▶ Jouw opdracht
Zet de tekst over het werkelijke rendement in box 3 alsjeblieft voort, te beginnen na de laatste zin die er staat.

▶ Aangeleverde tekst
Het gaat daarbij om het totale box 3-vermogen. Denkbaar is dus dat er bijvoorbeeld in 2022 (het enige slechte beursjaar van de afgelopen jaren) een waardedaling is van de effecten, maar dat daartegenover waardestijging van bijvoorbeeld vastgoed staat.
Verder is van belang dat geen rekening wordt gehouden met het heffingvrij vermogen. Vooral voor vastgoedbezitters is een groot nadeel dat geen rekening gehouden mag worden met onderhoudskosten. Daarover zijn al procedures bij de Europese Rechter aangekondigd, maar het zal nog jaren duren voordat duidelijk is of die goed aflopen. Vastgoedbezitters met veel onderhoudskosten zullen als het de kosten en moeite waard is bezwaar moeten maken tegen definitieve aanslagen indien het formulier OWR te weinig oplevert vanwege de niet-aftrekbaarheid van onderhoudskosten.
Werkelijk rendement op box 3-woningen
- Voor het werkelijke rendement van woningen in box 3 moet wat de ongerealiseerde waardestijging betreft aangesloten worden bij de WOZ-waarden (hoewel de waardepeildatum altijd een jaar achterloopt). Dus de waardemutatie in 2023 is het verschil tussen de WOZ-waarde 2023 (waardepeildatum 1 januari 2022) en de WOZ-waarde 2024 (waardepeildatum 1 januari 2023).

▶ Beschikbare gegevens

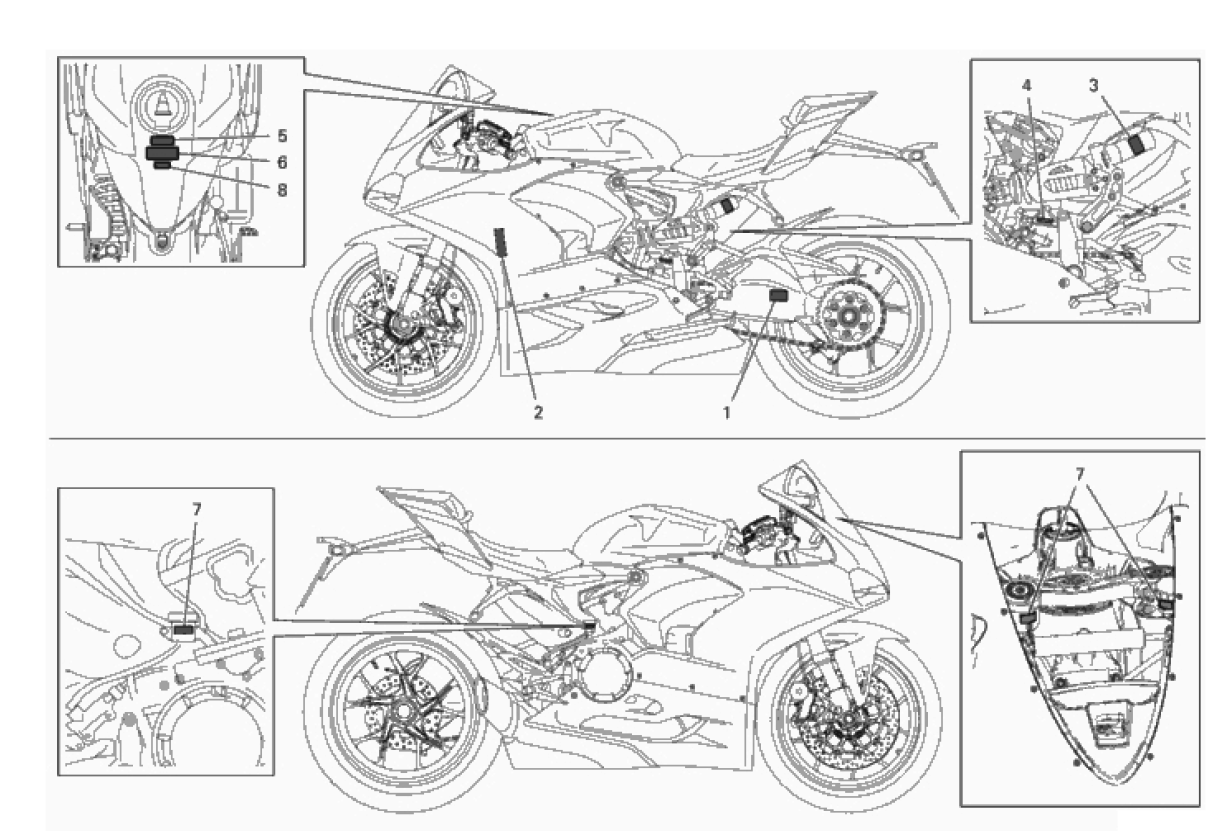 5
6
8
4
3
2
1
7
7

▶ Uitwerking opdracht
- In een jaar waarin een box 3-woning verkocht is, wordt de waardemutatie overeenkomstig het vorige punt berekend (dus op basis van WOZ-waarden, zodat de werkelijke verkoopopbrengst voor deze berekening niet van belang is). Vervolgens wordt die mutatie tijdsevenredig toegerekend aan de verkoper en de koper. Wie op 31 maart verkoopt moet dus 3/12 van de jaarmutatie meenemen in de berekening van het werkelijke rendement in dat jaar.
- Bij de waardemutatie van woningen in box 3 op basis van de vorige punten hoeft een WOZ-waardestijging die aantoonbaar voortvloeit uit investeringen in verbeteringen of uitbreidingen niet mee te tellen.
- Er hoeft bij de berekening van het werkelijk rendement geen bijtelling wegens eigen gebruik plaats te vinden tot en met 2025. Vanaf de aangifte over 2026 moet dat wel en zijn discussies te verwachten over de hoogte van de economische huurwaarde die dan vermeld moet worden.
Indieningstermijnen
- Belastingplichtigen die het formulier zelf invullen en indienen hebben daarvoor 13 weken de tijd.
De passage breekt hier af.